What you have to do >>
Report each line below that contains the string "alloy". Case counts.

Information provided >>
%%

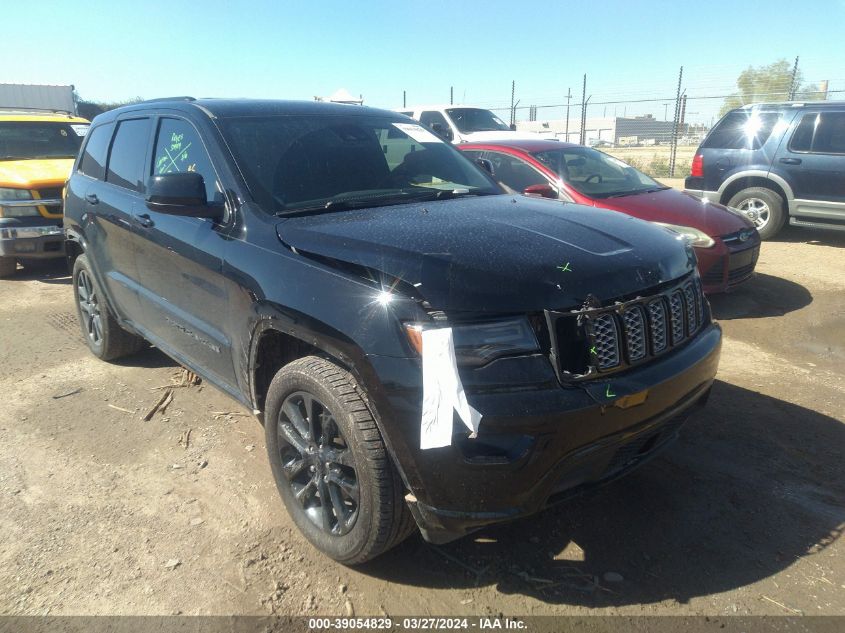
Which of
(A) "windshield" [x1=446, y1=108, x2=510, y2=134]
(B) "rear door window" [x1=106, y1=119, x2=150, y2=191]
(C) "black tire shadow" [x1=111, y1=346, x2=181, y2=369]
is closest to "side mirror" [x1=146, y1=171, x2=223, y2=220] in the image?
(B) "rear door window" [x1=106, y1=119, x2=150, y2=191]

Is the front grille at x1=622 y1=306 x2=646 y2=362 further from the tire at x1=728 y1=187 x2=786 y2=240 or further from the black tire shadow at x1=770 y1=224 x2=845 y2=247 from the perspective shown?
the black tire shadow at x1=770 y1=224 x2=845 y2=247

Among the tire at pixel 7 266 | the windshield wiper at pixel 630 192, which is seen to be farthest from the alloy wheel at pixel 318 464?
the tire at pixel 7 266

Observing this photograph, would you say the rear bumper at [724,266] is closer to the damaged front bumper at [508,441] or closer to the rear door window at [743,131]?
the rear door window at [743,131]

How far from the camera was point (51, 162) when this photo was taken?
8.08 m

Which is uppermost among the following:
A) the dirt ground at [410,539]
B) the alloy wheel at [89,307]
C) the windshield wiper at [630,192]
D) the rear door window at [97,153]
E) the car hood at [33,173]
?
the rear door window at [97,153]

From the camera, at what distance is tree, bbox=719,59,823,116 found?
1677 cm

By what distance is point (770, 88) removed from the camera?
2672 cm

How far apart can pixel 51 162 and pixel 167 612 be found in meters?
7.45

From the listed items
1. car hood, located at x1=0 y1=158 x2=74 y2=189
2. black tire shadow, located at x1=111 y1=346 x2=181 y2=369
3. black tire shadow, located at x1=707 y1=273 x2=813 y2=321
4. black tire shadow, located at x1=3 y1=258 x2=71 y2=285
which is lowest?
black tire shadow, located at x1=3 y1=258 x2=71 y2=285

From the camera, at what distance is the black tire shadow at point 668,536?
2516 mm

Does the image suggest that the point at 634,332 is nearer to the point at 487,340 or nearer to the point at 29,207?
the point at 487,340

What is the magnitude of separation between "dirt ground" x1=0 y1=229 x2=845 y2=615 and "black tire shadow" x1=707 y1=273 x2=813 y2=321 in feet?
5.14

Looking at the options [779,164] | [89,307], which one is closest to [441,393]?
[89,307]

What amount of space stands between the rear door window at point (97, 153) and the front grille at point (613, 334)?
11.8ft
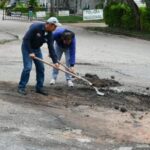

%%

Response to the task >>
Among the tire at pixel 7 266 | the windshield wiper at pixel 630 192, which is seen to be farthest from the alloy wheel at pixel 318 464?
B) the alloy wheel at [89,307]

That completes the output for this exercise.